Kicking Off My Rust Journey (For Real This Time)

Julien Truffaut image

Julien Truffaut

29 September 2025

I’ve tried a couple of times to get serious about Rust, but each attempt fizzled out—life, laziness, and other excuses got in the way. This time feels different, and here’s why:

  • I finally have a pet project that excites me, and Rust seems like the perfect fit.
  • After 12 years of working almost exclusively with Scala, I feel some market pressure to diversify my skill set.
  • I’m adding some peer pressure by sharing this journey publicly. (So please, feel free to nudge me if I start slacking on updates!)

The Project

I occasionally play an old-school tactical RPG called Dofus. Like many RPGs, your character wears magical gear to gain strength. The challenge lies in finding the right combination of items for a given situation. That challenge is harder than it sounds, because:

  1. There are hundreds of items, and new ones keep being added (the game is over 20 years old).
  2. Some items form “sets” that grant extra bonuses when equipped together.
  3. Items are periodically rebalanced by the developers.
  4. High-level items can take weeks of grinding to obtain.

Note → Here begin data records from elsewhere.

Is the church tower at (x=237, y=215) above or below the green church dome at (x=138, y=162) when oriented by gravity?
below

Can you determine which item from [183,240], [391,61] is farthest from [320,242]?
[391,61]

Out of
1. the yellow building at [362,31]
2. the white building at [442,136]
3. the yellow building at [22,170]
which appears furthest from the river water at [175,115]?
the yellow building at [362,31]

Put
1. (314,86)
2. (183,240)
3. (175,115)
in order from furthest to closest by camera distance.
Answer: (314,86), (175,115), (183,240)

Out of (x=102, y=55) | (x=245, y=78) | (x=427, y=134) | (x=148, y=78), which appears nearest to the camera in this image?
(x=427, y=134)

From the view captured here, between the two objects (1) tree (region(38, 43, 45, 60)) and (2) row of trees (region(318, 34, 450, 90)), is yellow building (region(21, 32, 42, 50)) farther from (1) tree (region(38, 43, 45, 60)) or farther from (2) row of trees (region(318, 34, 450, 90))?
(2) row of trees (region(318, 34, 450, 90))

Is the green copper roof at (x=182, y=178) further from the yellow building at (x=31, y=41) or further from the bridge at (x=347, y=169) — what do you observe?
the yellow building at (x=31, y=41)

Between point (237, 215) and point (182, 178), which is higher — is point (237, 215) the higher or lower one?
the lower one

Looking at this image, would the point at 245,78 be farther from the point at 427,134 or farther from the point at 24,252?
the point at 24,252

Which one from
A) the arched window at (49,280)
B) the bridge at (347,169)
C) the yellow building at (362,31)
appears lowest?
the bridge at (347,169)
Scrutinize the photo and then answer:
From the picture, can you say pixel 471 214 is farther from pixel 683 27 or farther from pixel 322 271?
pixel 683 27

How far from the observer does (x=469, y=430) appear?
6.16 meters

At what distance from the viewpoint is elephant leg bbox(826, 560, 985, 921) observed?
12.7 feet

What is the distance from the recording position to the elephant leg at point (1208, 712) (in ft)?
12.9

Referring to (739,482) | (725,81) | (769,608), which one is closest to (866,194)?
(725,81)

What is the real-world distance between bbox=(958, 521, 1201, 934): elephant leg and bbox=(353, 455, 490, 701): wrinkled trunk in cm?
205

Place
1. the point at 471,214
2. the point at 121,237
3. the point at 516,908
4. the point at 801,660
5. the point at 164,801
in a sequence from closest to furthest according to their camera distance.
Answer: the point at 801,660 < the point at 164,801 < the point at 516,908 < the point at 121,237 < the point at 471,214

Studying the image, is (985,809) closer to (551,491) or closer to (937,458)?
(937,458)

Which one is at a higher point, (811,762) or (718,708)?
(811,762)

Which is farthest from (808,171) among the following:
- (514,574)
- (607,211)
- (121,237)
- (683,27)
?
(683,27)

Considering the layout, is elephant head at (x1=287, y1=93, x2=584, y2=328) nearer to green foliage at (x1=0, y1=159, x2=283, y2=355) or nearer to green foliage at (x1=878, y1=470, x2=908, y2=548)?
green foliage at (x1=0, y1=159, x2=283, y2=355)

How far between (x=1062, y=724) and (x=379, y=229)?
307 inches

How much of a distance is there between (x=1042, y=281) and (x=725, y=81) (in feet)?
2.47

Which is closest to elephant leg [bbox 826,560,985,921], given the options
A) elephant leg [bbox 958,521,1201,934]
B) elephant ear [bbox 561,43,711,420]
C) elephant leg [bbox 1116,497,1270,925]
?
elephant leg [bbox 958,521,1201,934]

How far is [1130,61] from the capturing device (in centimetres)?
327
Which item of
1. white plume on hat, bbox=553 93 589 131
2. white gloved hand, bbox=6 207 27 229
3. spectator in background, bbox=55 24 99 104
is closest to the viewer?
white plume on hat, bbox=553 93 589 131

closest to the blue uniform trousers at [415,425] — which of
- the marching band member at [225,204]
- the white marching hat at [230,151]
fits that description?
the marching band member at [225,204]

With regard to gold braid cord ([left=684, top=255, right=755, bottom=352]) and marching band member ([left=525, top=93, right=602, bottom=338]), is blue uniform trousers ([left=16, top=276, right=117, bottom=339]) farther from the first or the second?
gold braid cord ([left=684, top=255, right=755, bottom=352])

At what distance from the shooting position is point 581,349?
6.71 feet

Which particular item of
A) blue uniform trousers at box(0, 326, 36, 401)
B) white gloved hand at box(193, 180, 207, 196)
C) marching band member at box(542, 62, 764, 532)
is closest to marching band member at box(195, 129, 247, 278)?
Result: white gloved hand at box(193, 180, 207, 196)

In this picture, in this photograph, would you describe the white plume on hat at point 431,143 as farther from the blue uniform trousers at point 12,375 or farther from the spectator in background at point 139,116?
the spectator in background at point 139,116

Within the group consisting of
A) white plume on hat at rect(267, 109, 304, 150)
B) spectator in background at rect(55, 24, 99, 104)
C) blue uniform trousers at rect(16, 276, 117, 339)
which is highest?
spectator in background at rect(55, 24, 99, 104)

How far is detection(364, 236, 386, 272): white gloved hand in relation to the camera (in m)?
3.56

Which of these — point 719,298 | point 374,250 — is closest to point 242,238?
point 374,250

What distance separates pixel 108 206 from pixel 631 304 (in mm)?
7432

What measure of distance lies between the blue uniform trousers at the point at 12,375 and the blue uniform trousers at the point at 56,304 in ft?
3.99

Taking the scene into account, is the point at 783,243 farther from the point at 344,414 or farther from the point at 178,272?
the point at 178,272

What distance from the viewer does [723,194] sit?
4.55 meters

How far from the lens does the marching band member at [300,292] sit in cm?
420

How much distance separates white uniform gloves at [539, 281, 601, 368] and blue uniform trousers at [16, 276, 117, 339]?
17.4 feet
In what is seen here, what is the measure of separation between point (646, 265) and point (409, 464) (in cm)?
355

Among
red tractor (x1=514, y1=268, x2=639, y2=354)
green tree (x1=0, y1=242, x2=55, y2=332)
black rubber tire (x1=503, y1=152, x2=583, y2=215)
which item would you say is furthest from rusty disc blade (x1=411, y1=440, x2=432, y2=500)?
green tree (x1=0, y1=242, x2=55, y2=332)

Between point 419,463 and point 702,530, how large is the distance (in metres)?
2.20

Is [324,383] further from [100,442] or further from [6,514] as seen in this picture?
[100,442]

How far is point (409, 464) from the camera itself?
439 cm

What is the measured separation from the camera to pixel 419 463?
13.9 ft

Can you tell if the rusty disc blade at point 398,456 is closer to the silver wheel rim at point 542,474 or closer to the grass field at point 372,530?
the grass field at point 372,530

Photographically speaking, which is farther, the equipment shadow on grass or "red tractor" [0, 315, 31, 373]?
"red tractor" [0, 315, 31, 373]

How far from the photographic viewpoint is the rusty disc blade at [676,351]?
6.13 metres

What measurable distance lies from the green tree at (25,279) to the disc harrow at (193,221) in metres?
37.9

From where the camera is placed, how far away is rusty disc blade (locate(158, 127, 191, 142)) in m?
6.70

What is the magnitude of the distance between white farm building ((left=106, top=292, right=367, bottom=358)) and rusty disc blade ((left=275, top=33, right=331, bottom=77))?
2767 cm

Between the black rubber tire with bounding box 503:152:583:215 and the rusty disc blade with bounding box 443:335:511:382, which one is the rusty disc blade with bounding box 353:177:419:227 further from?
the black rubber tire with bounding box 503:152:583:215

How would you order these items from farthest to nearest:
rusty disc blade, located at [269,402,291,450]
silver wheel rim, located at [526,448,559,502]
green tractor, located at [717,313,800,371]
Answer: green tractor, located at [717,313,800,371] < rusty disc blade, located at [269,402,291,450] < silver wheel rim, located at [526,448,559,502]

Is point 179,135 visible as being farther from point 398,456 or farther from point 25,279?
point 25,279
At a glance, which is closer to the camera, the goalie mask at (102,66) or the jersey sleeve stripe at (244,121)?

My goal is to build a tool that, given a set of constraints (e.g. at least 120 fire resistance and 900 agility), recommends viable combinations of items. I’ll start with a simple CLI prototype, and if motivation holds, I’d love to expand into a frontend for a wider audience.

Kicking Off My Rust Journey Example of a character in Dofus (yes, I play a cat)

Why this project?

I think this is a great learning project for Rust, for a couple of reasons:

  • Personal connection. I used to play Dofus a lot as a teenager, so the nostalgia factor will keep me motivated.
  • Technical variety. The project will require scraping data, interacting with third-party APIs, data validation, persistence (database), optimization, building a CLI, and maybe exposing an API.
  • Performance. The optimization piece excites me most. Rust has a reputation for efficiency, and I’m curious to see how it holds up in practice.

A Word of Warning

My Rust experience is minimal—I’ve only read one book and done a handful of exercises. So don’t expect polished, idiomatic Rust code right away.

But that’s the point: this series will document the messy, realistic process of learning Rust through building something non-trivial.

If you’re an experienced Rustacean, I’d love your feedback and suggestions. If you’re learning alongside me, maybe we can figure it out together.

Next stop: actually writing some Rust before I get distracted again.